• _Prompt 1_
According to the album review, in what year was Synik's first album, Syn City, released?

• _Text_
★ ★ ★ ★ ★

By Brandon Mwanza & Takudzwa Hillary Chiwanza
Top-notch rapper/emcee and
spoken-word artist Synik – Gerald Mugwenhi – had gone for a lengthy run without
blessing his super-loyal listeners with a full-length album/Long Play; only
focusing on EPs, singles, and the production side. But 2022 has seemed to be
the right year for rewarding patience.
In March of this year, the Syn City rapper released his second studio album, A Travel Guide for the Broken, sharing his life experiences after he relocated to Lisbon (Portugal).
The 12-track offering
comes years after his first album, the critically-acclaimed Syn City
(released in 2012 under the visionary and enterprising guidance of Begotten
Sun), which some consider to be one of the best albums to come out of this
teapot-shaped country.
A Travel Guide For The
Broken comes more as a soulful,
riveting, empathetic, empowering, and solidaristic experience told by a veteran
rapper who connects two cities – one in the Global South (Harare) and another
in the Global North (Lisbon) – by telling the story of a black African man from
Zimbabwe who, compelled by circumstances, finds himself in a society that is
deeply unsettled by people who have more melanin.
A society caught in racist
storms of right-wing populism sweeping across Europe. A society whose political
economy is unkind to the human soul – worse still if you’re a migrant from the
reviled Global South.
Synik tells the stories of
financial hardships and upsets that he became familiar with upon moving to
Portugal.
The journey from Syn City
to A Travel Guide For The Broken saw us being blessed with a couple of lovely EPs
and singles that showed a Synik whose pen got mightier, and whose ear for
impeccable production got refined. A
Travel Guide for the Broken is the culmination of this inevitable artistic
maturity and bold resolve.
But I wonder if the ancestors hear us when we call, cause we strayed from the lands where they died to be recalled far from the shrines where the elders would speak to God, far from the lines that they left us when we were robbed, and the drums where we danced and our spirits were warmed, And the soils where they planted our umbilical cords.

★ ★ ★ ★ ★

• _Records held in a dataset_

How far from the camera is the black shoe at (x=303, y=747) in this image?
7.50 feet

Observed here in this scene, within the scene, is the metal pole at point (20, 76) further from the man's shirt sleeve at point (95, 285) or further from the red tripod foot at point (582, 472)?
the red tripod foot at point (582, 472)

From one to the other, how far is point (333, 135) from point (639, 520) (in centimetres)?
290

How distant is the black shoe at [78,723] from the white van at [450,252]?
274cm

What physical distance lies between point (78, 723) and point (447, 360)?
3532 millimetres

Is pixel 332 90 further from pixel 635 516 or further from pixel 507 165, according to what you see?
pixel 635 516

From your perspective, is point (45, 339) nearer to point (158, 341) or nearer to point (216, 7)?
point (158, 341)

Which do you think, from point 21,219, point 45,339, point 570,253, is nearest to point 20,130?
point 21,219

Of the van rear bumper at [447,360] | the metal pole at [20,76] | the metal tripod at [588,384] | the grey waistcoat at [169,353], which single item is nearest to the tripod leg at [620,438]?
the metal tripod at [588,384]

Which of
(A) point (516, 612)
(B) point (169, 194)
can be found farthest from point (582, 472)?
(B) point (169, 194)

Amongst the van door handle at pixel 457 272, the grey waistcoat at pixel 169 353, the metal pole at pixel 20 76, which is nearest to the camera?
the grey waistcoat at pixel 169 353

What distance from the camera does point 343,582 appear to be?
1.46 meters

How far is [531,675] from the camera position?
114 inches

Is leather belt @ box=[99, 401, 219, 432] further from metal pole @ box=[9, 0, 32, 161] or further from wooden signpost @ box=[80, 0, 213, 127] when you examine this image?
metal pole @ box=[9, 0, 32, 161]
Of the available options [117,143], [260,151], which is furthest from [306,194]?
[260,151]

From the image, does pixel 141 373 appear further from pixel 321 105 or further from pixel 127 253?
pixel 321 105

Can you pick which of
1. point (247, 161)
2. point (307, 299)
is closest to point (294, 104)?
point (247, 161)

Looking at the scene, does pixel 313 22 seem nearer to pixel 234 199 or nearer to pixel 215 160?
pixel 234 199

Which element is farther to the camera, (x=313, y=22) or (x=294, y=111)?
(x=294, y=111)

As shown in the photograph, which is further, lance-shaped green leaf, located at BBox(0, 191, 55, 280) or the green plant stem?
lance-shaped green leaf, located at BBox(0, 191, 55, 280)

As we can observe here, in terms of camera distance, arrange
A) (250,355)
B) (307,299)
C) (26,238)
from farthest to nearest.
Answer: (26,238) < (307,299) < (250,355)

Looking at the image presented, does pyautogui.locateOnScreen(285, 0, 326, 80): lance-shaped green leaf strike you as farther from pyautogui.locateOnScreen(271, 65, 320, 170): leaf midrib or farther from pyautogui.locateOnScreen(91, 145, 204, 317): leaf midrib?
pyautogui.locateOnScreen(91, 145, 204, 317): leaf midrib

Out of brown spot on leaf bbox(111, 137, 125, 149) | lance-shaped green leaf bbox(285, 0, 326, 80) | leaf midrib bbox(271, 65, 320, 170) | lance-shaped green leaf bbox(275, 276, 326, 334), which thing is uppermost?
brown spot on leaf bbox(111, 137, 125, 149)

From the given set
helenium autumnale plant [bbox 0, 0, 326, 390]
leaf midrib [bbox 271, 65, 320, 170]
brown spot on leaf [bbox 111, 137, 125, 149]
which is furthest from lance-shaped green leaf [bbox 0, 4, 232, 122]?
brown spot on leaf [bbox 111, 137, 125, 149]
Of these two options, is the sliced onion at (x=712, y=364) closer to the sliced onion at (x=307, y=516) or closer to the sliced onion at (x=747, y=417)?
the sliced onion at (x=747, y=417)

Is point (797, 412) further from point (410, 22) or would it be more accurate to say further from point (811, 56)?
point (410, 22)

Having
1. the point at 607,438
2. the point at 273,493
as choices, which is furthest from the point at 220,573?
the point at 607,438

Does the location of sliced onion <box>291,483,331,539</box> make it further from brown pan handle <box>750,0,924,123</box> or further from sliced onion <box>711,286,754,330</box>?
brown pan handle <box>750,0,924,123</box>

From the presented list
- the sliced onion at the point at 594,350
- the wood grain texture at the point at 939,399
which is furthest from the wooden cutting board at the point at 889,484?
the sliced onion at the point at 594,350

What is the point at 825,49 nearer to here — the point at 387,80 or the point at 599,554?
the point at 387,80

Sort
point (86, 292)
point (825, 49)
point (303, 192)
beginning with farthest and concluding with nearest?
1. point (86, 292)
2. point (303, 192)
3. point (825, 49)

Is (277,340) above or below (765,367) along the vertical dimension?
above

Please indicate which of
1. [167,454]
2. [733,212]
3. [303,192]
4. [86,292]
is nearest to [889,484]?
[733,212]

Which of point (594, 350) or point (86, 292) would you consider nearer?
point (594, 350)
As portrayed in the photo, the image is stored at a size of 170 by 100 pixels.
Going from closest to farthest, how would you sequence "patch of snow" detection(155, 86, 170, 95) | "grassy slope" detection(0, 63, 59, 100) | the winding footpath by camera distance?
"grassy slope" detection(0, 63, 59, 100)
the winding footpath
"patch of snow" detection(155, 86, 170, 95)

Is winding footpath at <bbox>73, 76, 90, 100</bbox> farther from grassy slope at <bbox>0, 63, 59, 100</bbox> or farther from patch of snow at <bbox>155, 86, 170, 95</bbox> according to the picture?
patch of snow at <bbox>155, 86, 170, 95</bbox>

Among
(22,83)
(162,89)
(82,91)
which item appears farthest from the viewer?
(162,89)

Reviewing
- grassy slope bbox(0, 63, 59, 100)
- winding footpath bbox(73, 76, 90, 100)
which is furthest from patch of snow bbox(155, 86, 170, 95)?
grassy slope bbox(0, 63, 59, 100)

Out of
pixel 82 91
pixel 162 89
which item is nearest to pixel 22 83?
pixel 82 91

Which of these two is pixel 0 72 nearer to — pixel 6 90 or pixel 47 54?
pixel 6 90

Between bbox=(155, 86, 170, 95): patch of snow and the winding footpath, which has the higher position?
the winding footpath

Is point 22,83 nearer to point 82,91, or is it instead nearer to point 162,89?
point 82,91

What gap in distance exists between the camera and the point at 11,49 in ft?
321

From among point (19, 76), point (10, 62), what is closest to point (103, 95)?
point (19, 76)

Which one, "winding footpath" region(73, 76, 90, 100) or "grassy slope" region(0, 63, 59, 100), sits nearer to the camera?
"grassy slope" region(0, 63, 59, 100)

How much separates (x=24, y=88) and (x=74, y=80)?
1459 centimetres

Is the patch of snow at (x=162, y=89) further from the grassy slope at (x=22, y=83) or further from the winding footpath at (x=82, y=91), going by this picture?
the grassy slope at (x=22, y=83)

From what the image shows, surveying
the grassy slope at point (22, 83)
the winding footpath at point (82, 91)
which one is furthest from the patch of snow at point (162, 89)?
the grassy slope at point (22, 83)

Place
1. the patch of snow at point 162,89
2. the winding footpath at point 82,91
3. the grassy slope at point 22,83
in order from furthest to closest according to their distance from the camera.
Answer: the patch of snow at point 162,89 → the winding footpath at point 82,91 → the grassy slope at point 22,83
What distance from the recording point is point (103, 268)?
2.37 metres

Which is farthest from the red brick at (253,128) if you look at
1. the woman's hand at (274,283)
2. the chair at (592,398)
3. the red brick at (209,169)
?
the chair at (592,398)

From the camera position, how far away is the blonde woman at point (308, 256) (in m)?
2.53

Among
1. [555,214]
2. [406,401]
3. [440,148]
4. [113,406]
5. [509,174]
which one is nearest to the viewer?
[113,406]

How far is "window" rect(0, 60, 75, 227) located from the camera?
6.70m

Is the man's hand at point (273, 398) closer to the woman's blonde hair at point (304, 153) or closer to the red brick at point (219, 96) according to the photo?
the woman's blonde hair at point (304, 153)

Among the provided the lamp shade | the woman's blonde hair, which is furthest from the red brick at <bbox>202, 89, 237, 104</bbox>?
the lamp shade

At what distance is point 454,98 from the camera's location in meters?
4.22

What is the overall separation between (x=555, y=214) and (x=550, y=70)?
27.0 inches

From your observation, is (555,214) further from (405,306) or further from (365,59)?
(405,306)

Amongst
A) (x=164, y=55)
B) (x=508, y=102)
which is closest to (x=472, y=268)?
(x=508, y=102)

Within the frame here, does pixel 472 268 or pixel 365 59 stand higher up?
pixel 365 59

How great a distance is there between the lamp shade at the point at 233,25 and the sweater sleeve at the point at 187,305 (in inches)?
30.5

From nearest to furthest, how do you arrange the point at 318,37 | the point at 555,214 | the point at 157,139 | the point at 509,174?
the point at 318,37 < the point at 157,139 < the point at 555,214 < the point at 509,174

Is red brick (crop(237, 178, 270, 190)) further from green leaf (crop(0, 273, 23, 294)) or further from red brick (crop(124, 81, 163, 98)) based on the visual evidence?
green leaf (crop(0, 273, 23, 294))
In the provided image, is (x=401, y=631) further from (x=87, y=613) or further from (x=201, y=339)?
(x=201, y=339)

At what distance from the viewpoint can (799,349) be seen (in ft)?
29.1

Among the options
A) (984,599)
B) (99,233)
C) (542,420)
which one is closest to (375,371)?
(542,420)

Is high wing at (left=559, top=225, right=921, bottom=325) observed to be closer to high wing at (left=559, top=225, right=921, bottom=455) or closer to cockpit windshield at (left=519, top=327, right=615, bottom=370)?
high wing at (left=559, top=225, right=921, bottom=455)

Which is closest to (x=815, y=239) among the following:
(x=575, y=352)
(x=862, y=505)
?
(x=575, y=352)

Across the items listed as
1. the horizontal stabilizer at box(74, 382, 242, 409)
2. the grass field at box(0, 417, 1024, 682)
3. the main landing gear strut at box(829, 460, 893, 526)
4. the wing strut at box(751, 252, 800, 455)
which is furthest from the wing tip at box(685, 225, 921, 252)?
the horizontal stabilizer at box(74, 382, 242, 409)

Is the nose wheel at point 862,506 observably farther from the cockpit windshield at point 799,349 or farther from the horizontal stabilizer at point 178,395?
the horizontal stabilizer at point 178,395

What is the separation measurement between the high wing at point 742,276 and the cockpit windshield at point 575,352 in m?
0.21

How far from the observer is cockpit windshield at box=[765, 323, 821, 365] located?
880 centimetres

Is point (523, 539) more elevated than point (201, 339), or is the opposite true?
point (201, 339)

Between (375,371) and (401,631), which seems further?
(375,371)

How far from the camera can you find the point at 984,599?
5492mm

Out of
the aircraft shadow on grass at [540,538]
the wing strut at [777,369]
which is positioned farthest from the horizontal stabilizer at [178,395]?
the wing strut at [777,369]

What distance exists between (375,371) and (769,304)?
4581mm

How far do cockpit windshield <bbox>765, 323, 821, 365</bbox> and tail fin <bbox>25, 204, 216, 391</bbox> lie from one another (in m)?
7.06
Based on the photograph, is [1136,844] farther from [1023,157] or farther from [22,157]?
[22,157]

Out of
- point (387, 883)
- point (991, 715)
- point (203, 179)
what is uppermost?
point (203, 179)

★ ★ ★ ★ ★

• _Prompt 2_
Tally the lines of the records that contain the string "meters", treating case as significant, and give only the number.

• _Problem solution 1_
2012

• _Problem solution 2_
2